German tax reduces youth alcopop consumption
BERLIN (Reuters) – Consumption of “alcopops” by German
young people has almost halved since the imposition of a
special tax on the fizzy alcoholic drinks last year, a German
government drug commission said on Tuesday.
A report published by the commission showed the percentage
of youths aged 12 to 17 who drink alcopops – typically a
mixture of sweet soft drinks and spirits – once a month dropped
to 16 percent from 28 percent since last August.
One third of the surveyed teenagers who consumed alcopops
last year had since quit.
The commission also reported that teenagers cited the tax,
which added 80-90 cents to the price of a bottle, as the main
reason why they cut back or stopped consumption of alcopops.

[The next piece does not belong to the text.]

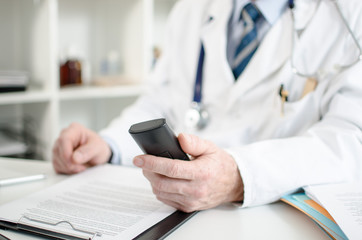 Doctor holding a phone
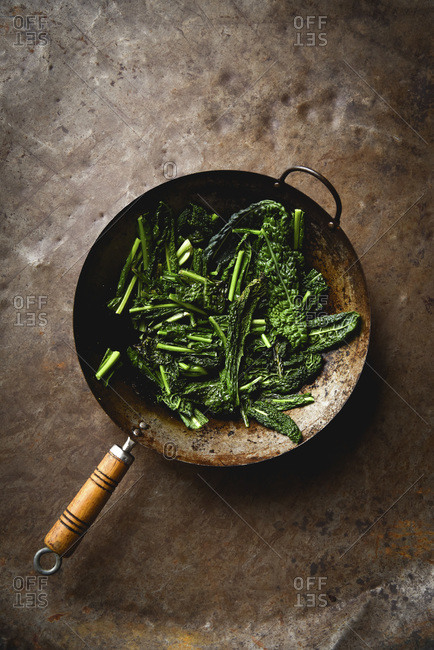 Cooked Kale in Wok with fresh ingredients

The government imposed the special tax in August 2004 to
deter youth consumption of alcopops after it determined that
the popularity of the drinks was encouraging alcoholism among
“What is especially pleasing is that there was no
substitution with other alcoholic drinks,” said government drug
commissioner Marion Caspers-Merk.
“We have reached our goal of better protecting children and
teenagers from the dangers of alcoholism.”
Drinks affected by the tax included alcopops like Smirnoff
Ice, made by the world’s biggest spirits group Diageo and
Bacardi Breezer, made by privately owned Bacardi.